It's been rumoured that Derek Atkins said:
> I would also warn you that if you split the CGI, you then completely
> lose the benefits of any security, unless you pass the security
> metadata across from one program to the other.
???
A common way of providing 'security' with http/cgi is to
to give the user a crypgraphically strong (e.g. md5) cookie
after you've authenticated them. You use SSL so that no one
can snoop the cookie. After that, the cgi-bin can look up
the cookie (e.g. from an sql database) & choose to accept/deny
the message based on that.
You're gonna have to invent something similar for RPC's, unless you
plan to have the user re-type a password every time a tcp conection oes
down.
> True. Except we can learn by example; looking at other systems that
> have used existing technologies and see how they behave.
!
After years of staring at rpc's and corba & wondering why they've
been failures, the xml-based attempts are a breath of fresh air.
Of course, the xml/soap flks have a whole new set of ways of doing it
wrong.

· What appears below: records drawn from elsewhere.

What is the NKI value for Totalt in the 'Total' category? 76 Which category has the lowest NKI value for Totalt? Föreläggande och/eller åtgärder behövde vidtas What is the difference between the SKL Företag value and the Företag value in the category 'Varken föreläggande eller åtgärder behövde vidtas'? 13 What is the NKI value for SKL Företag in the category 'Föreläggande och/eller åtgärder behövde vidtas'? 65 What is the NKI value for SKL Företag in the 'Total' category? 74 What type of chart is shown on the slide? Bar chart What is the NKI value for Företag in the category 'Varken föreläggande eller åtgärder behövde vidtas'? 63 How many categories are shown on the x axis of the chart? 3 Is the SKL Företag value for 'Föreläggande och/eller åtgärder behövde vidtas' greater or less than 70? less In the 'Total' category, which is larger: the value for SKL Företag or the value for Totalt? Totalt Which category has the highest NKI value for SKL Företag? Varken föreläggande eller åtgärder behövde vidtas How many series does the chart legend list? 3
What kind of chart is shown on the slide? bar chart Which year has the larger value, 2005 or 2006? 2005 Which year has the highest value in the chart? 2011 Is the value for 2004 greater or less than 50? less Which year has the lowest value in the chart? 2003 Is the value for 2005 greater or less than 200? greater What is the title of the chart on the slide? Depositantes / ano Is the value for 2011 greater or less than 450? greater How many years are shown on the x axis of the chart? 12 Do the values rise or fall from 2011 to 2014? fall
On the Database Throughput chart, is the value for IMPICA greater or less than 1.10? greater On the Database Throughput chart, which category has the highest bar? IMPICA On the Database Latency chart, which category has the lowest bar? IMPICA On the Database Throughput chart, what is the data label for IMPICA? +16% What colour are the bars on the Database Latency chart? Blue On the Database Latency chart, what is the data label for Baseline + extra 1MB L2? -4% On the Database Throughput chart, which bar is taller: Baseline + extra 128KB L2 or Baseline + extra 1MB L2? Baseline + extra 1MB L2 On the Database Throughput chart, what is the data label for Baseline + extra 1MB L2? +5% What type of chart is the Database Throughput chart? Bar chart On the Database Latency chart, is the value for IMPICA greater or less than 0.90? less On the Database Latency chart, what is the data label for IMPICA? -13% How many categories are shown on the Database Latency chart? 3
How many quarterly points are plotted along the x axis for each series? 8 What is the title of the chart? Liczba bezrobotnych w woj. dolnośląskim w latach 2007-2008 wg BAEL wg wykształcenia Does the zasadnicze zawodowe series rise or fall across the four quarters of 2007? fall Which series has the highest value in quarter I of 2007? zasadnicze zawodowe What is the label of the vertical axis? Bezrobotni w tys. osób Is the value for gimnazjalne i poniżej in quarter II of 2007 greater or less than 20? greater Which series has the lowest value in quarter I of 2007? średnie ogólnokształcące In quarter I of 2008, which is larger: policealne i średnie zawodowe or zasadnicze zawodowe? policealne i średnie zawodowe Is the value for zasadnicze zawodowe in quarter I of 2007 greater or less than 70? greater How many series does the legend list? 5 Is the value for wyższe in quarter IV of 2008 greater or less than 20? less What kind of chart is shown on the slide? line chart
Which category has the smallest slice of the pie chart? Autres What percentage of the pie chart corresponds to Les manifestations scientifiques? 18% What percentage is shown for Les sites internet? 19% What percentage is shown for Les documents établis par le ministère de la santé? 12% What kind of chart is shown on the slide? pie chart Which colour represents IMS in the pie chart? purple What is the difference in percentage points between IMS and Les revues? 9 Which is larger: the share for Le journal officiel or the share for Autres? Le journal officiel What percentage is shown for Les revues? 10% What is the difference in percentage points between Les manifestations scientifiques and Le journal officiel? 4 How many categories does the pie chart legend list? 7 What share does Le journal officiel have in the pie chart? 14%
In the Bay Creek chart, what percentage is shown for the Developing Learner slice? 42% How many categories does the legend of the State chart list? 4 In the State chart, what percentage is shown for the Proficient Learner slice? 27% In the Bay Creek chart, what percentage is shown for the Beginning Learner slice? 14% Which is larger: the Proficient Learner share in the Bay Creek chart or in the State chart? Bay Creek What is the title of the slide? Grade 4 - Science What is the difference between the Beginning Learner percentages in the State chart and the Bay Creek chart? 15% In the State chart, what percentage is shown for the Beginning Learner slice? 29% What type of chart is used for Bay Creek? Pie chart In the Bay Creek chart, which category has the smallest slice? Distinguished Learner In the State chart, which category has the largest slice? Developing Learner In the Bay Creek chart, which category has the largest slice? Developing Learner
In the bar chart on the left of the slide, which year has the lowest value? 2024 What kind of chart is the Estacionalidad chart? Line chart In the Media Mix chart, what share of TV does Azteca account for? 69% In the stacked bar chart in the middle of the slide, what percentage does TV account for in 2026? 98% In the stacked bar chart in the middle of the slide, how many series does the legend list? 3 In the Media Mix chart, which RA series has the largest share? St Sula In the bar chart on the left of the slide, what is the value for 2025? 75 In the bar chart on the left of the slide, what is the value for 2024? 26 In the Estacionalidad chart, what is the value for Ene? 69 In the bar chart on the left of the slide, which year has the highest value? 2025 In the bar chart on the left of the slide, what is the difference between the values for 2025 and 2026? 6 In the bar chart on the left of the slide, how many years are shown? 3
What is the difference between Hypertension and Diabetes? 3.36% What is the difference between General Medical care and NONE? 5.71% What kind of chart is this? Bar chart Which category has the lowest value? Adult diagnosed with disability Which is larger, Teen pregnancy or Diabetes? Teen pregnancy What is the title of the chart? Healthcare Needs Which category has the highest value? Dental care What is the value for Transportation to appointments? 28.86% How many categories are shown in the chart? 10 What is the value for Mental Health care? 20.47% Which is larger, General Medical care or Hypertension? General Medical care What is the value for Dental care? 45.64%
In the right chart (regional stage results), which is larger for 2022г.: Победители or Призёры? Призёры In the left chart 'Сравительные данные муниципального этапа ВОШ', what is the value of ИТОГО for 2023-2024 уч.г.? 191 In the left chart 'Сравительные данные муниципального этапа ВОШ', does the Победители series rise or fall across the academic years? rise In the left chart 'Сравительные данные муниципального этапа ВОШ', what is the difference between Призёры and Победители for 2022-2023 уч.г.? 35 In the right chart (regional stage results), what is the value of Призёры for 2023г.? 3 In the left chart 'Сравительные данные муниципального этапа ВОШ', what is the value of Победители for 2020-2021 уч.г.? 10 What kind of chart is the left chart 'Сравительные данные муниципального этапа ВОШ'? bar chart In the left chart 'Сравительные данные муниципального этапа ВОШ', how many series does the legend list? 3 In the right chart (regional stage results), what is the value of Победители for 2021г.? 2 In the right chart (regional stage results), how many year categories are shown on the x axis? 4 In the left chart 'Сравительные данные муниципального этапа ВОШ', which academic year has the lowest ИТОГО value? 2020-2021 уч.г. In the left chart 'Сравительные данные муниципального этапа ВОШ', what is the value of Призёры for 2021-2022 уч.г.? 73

Witness that abomination called 'DTD'. Clearly, whoever
designed DTD's didn't know IDL's from a hole in the ground.
My complaint being that DTD's should have been usable as an IDL,
but they're not. They're *almost* so, but irritatingly missing
crucial info (e.g. typing, distinctions between methods and data,
etc.)
On the other hand, rpc/corba IDL's have failed because they
are too hard to create/parse/work with. e.g. What does 'swig' do?
It 'guesses' a kind of IDL by parsing C headers, and then
generating perl bindings. Do you think swig would be needed
if every C programer bothered to write an IDL?
or another example: g-wrap. Which defines a kind-of IDL, but
in scheme. I once asked rob, 'why didn't you just use the
crba/rpc IDL language instead of rolling our own?' Answer:
corba/rpc IDL's were too hard to deal with.